As a child, I loved the concept of horses. I used to collect every magazine page, every postcard or a stamp with a horse on it, putting them in a special album. I was fascinated with horses and dreamt of riding like a western movie hero, galloping fast and furious, on a wild mustang that would only listen to my command. It was a very intense, but also a very long-distance relationship: there were no horses anywhere near my home.
Finally, at the age of 14 I lucked out and got a horse-back ride in a summer camp. The mare was senile and quiet, and the solemn 10-minute snail-pace ride went without a hitch until I tried to get off the horse, caught my shoe in the stirrup and fell down, shattering the bones in my right arm. It took forever to heal and the dream kind of lost its luster. I figured I’d never gallop wild like Clint Eastwood, and that was that.
But the dream came rushing back to me when I found myself in Mongolia.
There were horses everywhere. One of the main events of the Naadam Festival is the horseback race by 7-year-old kids. Locals decorate their homes with paintings of horses. About half of the traditional music is dedicated to horses and riding, there is even a musical string instrument called “horse-head”. Looks like a horse head, sounds like a woman weeping in the open steppe – guaranteed to squeeze a tear out of the most cynical bastard. A horse head is also on the local airline logo.
Mongols even have a special word for a person’s spirit, your most inner self: it’s “wind-horse”, and the stronger you are, the stronger your “wind-horse” is perceived to be. “Wind-horse” is a term widely used in Shamanic practices, too.
In other words, my childhood obcession resurfaced. So one day somewhere in the countryside I gathered the courage to ask the locals if I could return to the camp on a horse instead of a van. Sure, they said. Gallop ok? – I double-checked. Whatever you want! – they gestured, put me on a quiet-looking horse, and sent me back to camp with two local boys, about 7 and 12 years old.
It was a nice, dry day. There was about 2 miles to the camp. The kids were young and seemed pretty friendly. How hard can it be to gallop a little, I thought. I was looking forward to a nice ride, getting comfortable in a saddle, when suddenly the boys lashed their whips, shrieked something wild and our horses suddenly took off like they just got fire lit under their tails.
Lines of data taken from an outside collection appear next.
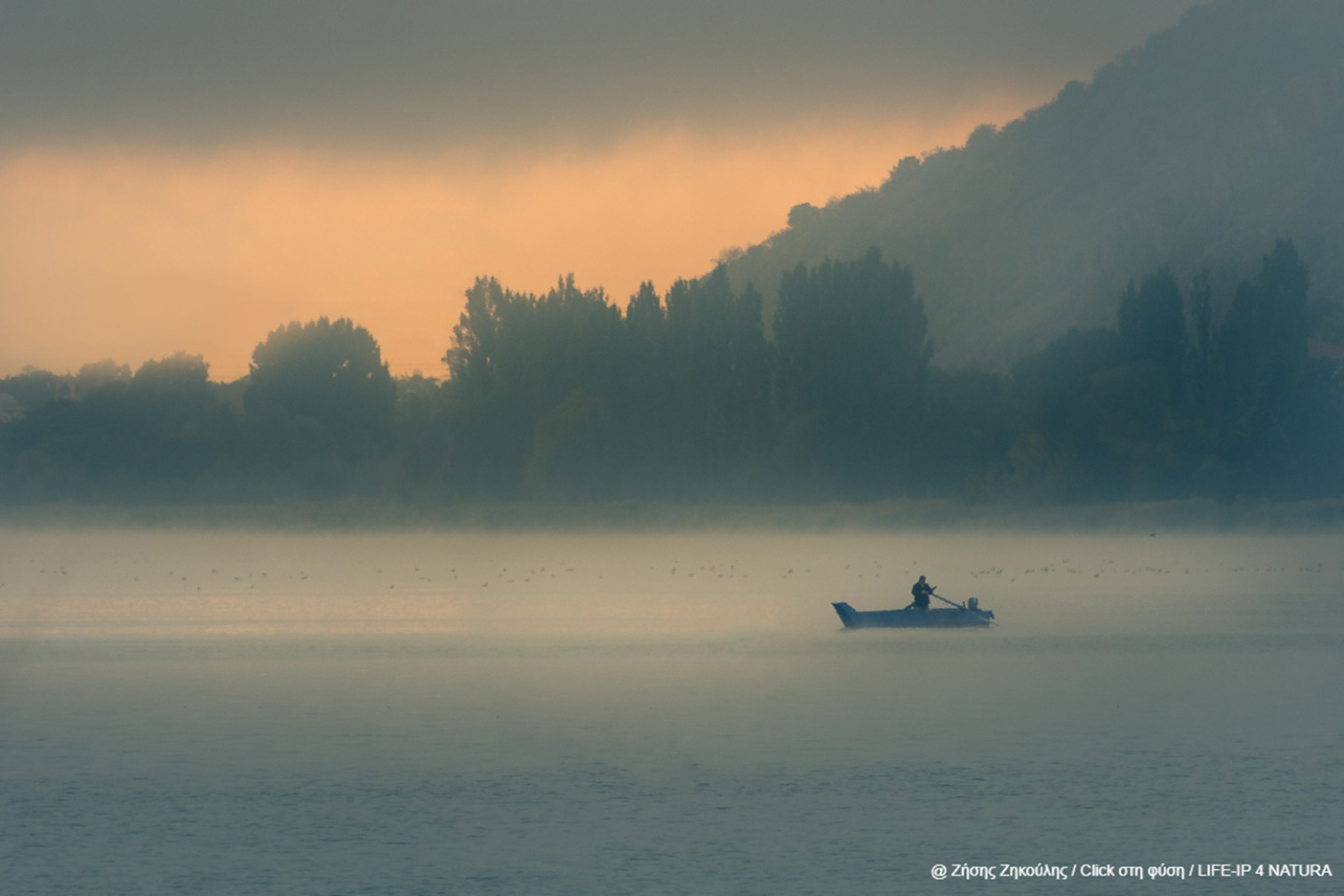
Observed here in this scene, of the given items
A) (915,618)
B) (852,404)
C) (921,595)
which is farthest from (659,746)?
(852,404)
I barely had time to grab fistfuls of my horse’s mane, as I had immediately lost the reigns and any control of the situation. I would later find out that the 7-year-old was some kind of a national horse-riding champion. And the 12-year-old was some kind of an ex-champion. And that both of their horses had won multiple races. And that although my horse had not been a champion, she had ambitions, too, and would not tolerate hanging too much behind the others.
StoOOooOOp the hooOOooOOooOOrse! – I was trying to yell, swallowing mouthfuls of dust and flying pebbles, trying to hold on to the mad beast under me. My whole life flashed in front of my eyes, including the damn horse album. I was holding on for dear life, feeling all my internal organs tumble inside and the brain matter bump around in my head, smashing against the cranial walls. The wind was about to blow the contacts straight out of my tearing eyes, the right arm started to itch again where the fracture had healed over a decade ago, as I started planning my imminent fall. From time to time the little rascals would glance back at me, clearly mistaking my SOS signals for expression of glee, scowl and whip their horses hard, making them going faster and faster.
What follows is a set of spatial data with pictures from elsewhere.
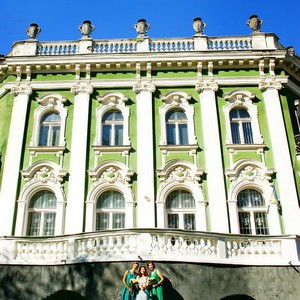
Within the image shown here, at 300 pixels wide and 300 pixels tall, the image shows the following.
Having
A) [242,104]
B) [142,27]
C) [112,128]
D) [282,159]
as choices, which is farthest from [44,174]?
[282,159]

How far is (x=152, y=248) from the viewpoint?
46.9 ft

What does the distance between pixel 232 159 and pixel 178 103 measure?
352cm

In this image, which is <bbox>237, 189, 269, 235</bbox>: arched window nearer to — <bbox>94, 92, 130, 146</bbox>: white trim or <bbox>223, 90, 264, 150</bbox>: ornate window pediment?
<bbox>223, 90, 264, 150</bbox>: ornate window pediment

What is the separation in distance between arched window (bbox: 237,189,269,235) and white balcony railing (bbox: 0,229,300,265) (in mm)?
1524

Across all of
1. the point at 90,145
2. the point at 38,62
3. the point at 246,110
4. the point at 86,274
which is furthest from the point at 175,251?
the point at 38,62

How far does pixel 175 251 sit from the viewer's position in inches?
567

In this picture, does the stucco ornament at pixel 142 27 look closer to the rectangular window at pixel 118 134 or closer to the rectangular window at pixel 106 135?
the rectangular window at pixel 118 134

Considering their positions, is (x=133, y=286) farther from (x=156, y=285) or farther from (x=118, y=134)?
(x=118, y=134)

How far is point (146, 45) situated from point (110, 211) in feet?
26.3

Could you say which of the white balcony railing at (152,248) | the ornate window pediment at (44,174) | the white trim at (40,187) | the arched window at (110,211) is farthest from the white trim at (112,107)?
the white balcony railing at (152,248)

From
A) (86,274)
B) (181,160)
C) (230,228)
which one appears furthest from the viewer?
(181,160)

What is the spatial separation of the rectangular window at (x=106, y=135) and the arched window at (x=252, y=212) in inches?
235

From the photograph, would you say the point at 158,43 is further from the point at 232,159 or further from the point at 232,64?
the point at 232,159

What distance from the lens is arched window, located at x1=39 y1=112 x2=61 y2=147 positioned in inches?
734
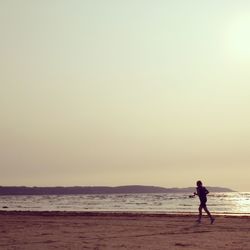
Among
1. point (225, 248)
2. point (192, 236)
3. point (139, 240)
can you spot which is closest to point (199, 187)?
point (192, 236)

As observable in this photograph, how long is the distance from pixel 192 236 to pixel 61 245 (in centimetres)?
464

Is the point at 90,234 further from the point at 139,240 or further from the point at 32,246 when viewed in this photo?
the point at 32,246

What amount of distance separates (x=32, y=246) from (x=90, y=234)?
3.80 meters

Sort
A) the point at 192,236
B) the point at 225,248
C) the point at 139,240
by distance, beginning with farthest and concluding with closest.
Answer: the point at 192,236 → the point at 139,240 → the point at 225,248

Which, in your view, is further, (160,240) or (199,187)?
(199,187)

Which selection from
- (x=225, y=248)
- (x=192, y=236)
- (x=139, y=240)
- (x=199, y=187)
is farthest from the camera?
(x=199, y=187)

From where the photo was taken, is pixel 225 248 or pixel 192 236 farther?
pixel 192 236

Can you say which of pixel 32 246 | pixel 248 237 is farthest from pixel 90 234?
pixel 248 237

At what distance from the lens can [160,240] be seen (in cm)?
1505

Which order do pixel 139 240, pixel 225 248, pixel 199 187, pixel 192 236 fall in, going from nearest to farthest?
1. pixel 225 248
2. pixel 139 240
3. pixel 192 236
4. pixel 199 187

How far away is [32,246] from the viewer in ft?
44.7

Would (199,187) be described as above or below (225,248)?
above

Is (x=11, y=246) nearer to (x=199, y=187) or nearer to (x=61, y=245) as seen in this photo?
(x=61, y=245)

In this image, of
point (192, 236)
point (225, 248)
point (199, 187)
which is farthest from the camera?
point (199, 187)
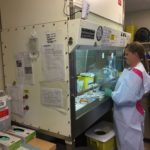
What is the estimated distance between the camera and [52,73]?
1.43m

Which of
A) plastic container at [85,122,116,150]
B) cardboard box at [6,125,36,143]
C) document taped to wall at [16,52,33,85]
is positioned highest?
A: document taped to wall at [16,52,33,85]

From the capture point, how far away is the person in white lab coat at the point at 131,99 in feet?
6.23

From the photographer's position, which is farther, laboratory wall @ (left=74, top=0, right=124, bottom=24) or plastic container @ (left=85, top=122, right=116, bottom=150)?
plastic container @ (left=85, top=122, right=116, bottom=150)

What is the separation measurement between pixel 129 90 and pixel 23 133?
1049 millimetres

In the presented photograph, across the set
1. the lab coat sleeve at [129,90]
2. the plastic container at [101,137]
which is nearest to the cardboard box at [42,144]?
the plastic container at [101,137]

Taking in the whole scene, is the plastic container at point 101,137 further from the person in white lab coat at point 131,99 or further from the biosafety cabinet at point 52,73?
the biosafety cabinet at point 52,73

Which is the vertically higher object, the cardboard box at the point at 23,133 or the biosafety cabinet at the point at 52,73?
the biosafety cabinet at the point at 52,73

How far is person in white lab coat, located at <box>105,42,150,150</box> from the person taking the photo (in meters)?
1.90

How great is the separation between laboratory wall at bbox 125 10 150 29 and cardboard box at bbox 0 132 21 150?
3472mm

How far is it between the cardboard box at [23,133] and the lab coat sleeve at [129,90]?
0.90m

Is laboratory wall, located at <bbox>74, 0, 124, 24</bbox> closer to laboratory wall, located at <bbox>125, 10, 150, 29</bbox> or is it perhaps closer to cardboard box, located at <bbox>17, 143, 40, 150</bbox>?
cardboard box, located at <bbox>17, 143, 40, 150</bbox>

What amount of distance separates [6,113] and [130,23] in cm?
338

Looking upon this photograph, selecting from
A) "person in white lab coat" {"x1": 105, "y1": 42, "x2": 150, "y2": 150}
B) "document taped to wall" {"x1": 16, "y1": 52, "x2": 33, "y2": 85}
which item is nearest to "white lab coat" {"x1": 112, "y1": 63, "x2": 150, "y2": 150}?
"person in white lab coat" {"x1": 105, "y1": 42, "x2": 150, "y2": 150}

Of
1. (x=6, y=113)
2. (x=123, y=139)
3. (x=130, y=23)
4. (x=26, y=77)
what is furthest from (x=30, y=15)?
(x=130, y=23)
I was just about to let go and accept my dire destiny, when my horse suddenly changed the gait. It was now moving in a wave pattern: jumping forward on both front legs, hanging in the air for half a second each time. All of a sudden, the body caught onto the new rhythm and balanced itself out, I recovered the reigns and realized – this was it! That was the gallop! Finally, the horse and I merged into one wind-horse spirit, moving in unison. It was like flying and felt totally euphoric, the best sensation ever, worth every moment of the horror leading up to it.
Unfortunately, we were already sprinting into the camp. The little juveniles were already there, cheering my effort. After peeling off the crazy horse, I tried to stabilize my jelly legs, squeezed out a happy smile, and limped into a guest yurt, where I collapsed on the nearest cot and proceeded to manually shift my eye lids back into their natural position, waiting for my stomach to find its way back down.
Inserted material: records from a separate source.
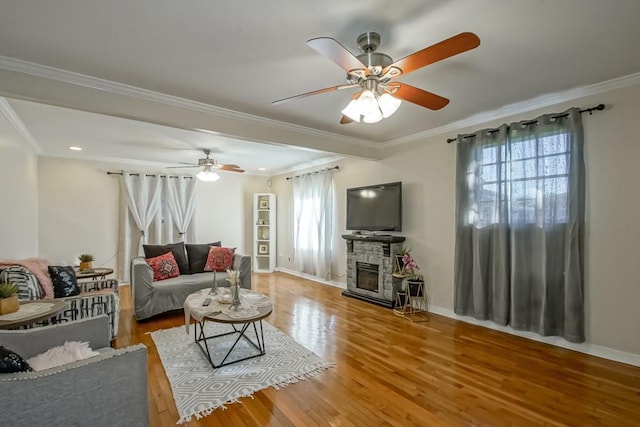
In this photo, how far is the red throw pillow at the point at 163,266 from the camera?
427 cm

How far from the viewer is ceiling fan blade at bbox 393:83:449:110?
2079 mm

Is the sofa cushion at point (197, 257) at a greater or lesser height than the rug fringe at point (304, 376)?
greater

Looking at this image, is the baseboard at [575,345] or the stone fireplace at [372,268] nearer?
the baseboard at [575,345]

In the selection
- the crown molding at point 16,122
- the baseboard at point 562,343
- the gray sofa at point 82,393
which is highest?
the crown molding at point 16,122

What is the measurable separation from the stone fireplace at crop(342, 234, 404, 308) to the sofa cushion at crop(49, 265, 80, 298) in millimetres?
3680

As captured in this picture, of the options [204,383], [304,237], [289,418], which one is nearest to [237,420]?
[289,418]

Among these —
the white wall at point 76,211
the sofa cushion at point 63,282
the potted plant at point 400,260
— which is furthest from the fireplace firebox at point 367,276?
the white wall at point 76,211

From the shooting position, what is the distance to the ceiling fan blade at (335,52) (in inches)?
58.0

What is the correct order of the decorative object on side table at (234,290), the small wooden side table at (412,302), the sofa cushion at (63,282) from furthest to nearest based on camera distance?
the small wooden side table at (412,302)
the sofa cushion at (63,282)
the decorative object on side table at (234,290)

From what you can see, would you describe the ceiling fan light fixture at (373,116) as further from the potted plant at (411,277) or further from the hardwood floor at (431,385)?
the potted plant at (411,277)

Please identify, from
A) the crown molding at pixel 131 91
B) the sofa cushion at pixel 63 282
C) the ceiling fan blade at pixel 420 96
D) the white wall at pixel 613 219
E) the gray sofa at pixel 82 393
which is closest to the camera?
the gray sofa at pixel 82 393

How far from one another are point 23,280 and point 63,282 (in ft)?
2.01

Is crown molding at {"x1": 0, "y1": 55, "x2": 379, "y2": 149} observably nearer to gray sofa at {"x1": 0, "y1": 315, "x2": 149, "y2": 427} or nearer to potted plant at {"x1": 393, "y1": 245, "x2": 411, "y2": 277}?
gray sofa at {"x1": 0, "y1": 315, "x2": 149, "y2": 427}

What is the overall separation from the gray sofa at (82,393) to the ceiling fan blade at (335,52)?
178cm
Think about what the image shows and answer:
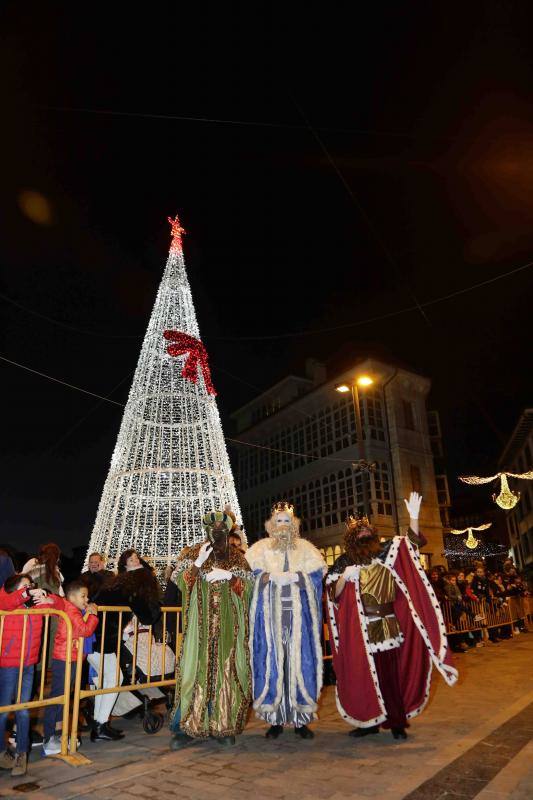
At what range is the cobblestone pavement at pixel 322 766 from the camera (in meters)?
3.46

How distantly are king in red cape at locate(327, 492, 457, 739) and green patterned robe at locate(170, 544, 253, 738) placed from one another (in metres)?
0.93

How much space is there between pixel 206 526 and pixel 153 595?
103 centimetres

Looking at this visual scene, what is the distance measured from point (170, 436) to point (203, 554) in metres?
7.20

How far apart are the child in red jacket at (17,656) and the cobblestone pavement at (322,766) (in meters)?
0.23

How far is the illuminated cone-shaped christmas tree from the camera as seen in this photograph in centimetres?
1130

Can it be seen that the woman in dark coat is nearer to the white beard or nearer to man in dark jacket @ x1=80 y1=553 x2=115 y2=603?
man in dark jacket @ x1=80 y1=553 x2=115 y2=603

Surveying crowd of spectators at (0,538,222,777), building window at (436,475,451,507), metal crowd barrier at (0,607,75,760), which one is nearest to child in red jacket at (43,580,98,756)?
crowd of spectators at (0,538,222,777)

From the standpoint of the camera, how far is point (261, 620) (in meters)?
5.34

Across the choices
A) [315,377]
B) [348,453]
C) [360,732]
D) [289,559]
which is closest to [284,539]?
[289,559]

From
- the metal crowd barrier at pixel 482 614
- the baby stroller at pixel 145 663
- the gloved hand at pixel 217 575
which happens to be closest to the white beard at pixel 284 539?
the gloved hand at pixel 217 575

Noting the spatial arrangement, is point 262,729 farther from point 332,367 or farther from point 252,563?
point 332,367

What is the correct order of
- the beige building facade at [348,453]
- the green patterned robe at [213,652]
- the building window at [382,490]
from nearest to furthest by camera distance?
the green patterned robe at [213,652] → the building window at [382,490] → the beige building facade at [348,453]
Over the next couple months spent amidst the mesmerizing Mongolian landscapes I eventually learned how to gallop without clutching a horse’s mane, just leisurely slumping in a saddle, almost cool like Clint. And just when I was about to feel very proud of myself, in a village somewhere a wild-looking horse stormed past me full-speed, foaming at the mouth. In the saddle, a pink-clad teenage girl was typing away furiously on her sparkly mobile phone with both hands, her head down and the reigns just tied to the saddle, letting the horse find its own way across the wide open land.
Clearly, I will never ride like Clint Eastwood. Nor like an average Mongolian child.
But I learned something better in Mongolia: every one of us has a wind-horse inside. And if you let yours run wild, it might take you to the happiest place you’ve ever been.